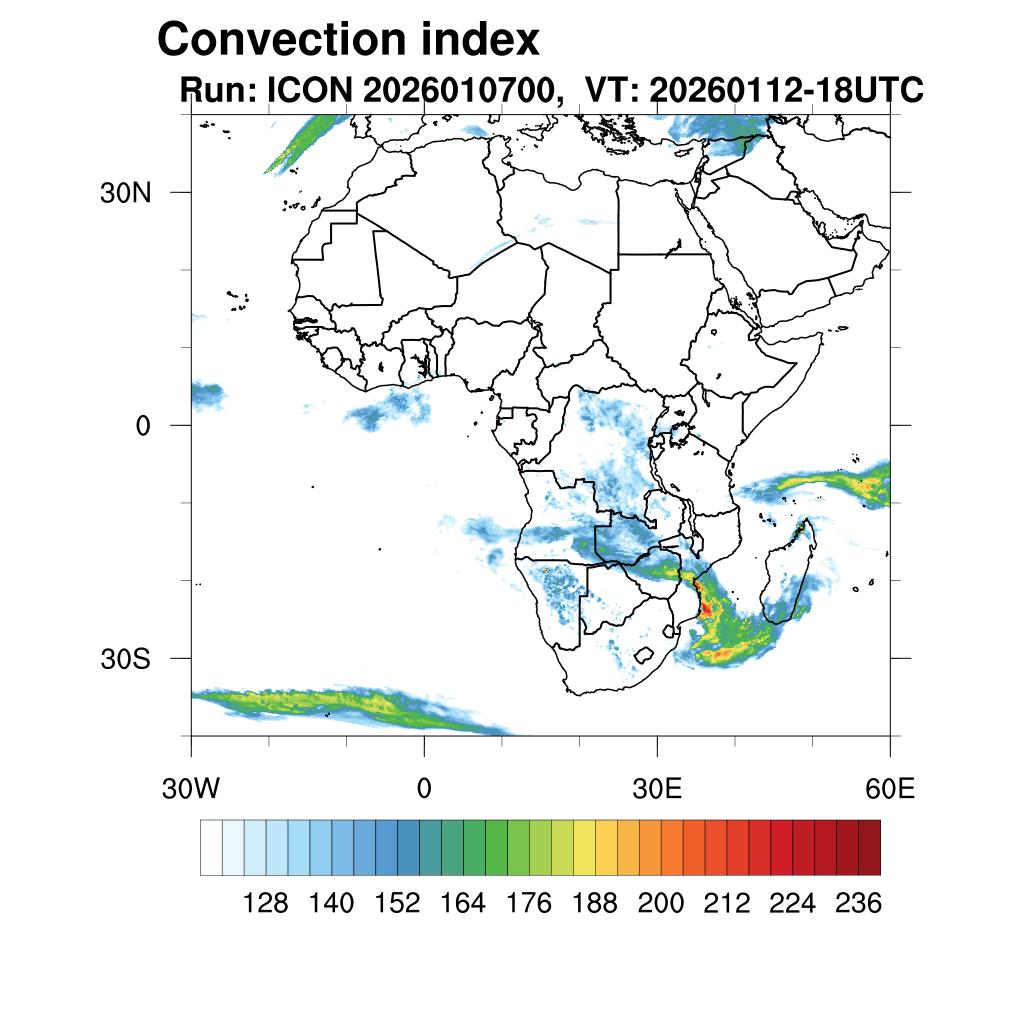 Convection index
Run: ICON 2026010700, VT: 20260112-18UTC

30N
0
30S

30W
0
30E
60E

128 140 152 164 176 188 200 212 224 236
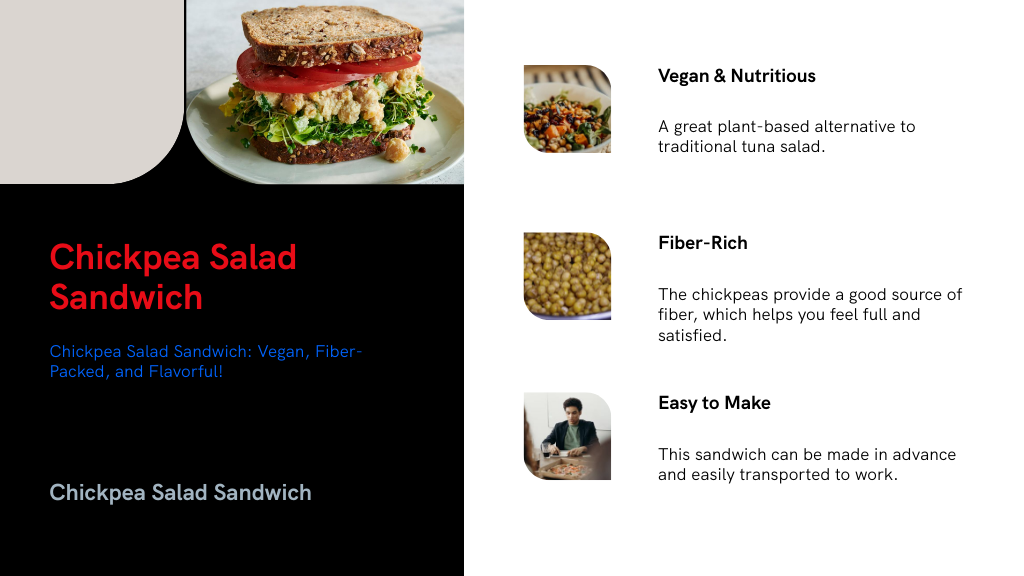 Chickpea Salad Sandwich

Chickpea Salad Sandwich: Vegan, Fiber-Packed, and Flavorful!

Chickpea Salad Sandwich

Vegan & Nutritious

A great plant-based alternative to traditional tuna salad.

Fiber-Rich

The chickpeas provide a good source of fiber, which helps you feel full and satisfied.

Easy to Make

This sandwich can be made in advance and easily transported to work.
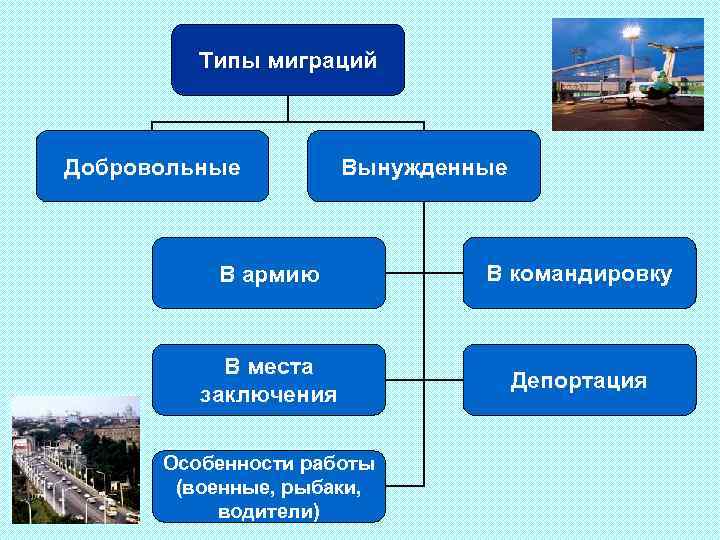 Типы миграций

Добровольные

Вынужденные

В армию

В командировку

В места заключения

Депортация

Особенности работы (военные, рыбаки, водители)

**Required work**:
Only exact copies are wanted here. Write out the lines from the one containing "Vegan & Nutritious" through the end of the material and no others, omitting all pictures.

**Solution below**:
Vegan & Nutritious

A great plant-based alternative to traditional tuna salad.

Fiber-Rich

The chickpeas provide a good source of fiber, which helps you feel full and satisfied.

Easy to Make

This sandwich can be made in advance and easily transported to work.
 Типы миграций

Добровольные

Вынужденные

В армию

В командировку

В места заключения

Депортация

Особенности работы (военные, рыбаки, водители)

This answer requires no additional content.